We have a 30x30 pen we are using so we are usually leaving them for the day or overnight.  But, nearly every single one we have observed the breeding almost immediately and the the only two we have any questions about is Minnie and Rosemary no others have come back into heat.  Minnie is funny, she is black and has dark skin so she doesn't really show any pinkness or puffiness.  Plus, her cycles are short.


----------



## Fullhousefarm (Nov 15, 2014)

T


OneFineAcre said:


> @Fullhousefarm
> Haven't heard from you in a while
> Was just thinking about Lord Drinian and Arivis
> Can't wait to see babies



They are both doing great. Aravis placed well, IMO, at our November show. She was placed about middle or higher even though she is still on the smaller side and was only days over 6 months, making her the youngest goat in the class. I did get a picture of her partially clipped. She looks lighter clipped.

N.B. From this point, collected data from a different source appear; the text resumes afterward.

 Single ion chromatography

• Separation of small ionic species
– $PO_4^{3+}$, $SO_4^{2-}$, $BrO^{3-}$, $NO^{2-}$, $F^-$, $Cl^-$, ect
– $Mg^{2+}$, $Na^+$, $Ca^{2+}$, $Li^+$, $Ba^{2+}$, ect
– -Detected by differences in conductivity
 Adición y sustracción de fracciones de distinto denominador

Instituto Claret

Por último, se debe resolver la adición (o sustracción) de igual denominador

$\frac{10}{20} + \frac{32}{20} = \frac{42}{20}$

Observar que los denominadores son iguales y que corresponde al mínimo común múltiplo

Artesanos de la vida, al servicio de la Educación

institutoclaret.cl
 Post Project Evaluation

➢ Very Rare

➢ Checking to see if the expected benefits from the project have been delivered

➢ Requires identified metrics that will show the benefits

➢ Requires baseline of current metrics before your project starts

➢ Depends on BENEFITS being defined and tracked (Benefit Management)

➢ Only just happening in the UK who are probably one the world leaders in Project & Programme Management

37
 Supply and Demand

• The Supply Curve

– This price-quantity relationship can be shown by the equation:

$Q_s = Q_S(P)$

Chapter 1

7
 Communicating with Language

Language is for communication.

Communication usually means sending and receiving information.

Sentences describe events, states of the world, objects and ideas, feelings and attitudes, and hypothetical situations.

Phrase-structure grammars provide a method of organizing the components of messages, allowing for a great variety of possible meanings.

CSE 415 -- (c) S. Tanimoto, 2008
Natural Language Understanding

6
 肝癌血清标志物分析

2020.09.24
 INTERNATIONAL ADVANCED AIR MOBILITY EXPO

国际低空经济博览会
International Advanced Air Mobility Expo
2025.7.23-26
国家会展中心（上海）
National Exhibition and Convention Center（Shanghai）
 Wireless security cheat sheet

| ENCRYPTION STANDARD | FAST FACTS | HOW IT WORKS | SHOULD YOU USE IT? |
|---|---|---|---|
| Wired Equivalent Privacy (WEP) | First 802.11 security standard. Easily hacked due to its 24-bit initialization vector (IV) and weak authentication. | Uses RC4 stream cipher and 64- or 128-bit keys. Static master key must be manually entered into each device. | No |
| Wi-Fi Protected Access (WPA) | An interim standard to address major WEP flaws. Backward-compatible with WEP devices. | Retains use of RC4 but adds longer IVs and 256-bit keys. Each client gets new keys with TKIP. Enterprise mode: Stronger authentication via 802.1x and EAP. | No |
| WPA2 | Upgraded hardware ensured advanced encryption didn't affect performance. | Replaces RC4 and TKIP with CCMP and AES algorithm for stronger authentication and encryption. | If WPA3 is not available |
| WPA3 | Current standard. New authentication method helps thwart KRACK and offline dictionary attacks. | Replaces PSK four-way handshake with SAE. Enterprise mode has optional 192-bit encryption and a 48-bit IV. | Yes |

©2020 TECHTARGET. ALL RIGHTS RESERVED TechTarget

Drinian is happy and is pretty bonded to our wether. Our house sitters didn't put his buddy in with him one night when we were gone, and the neighbor said he cried all night <giggle> They put them together the next night. I found a picture from last week of him checking out the Alpine doeling that my daughter is leasing for the State fair.


----------



## OneFineAcre (Nov 15, 2014)

Fullhousefarm said:


> T
> 
> 
> They are both doing great. Aravis placed well, IMO, at our November show. She was placed about middle or higher even though she is still on the smaller side and was only days over 6 months, making her the youngest goat in the class. I did get a picture of her partially clipped. She looks lighter clipped.
> ...



I hope you have some buck shows in the spring


----------



## Fullhousefarm (Nov 16, 2014)

There is a sanctioned Nigee only specialty March 8 and at least one one sanctioned show later in March.


----------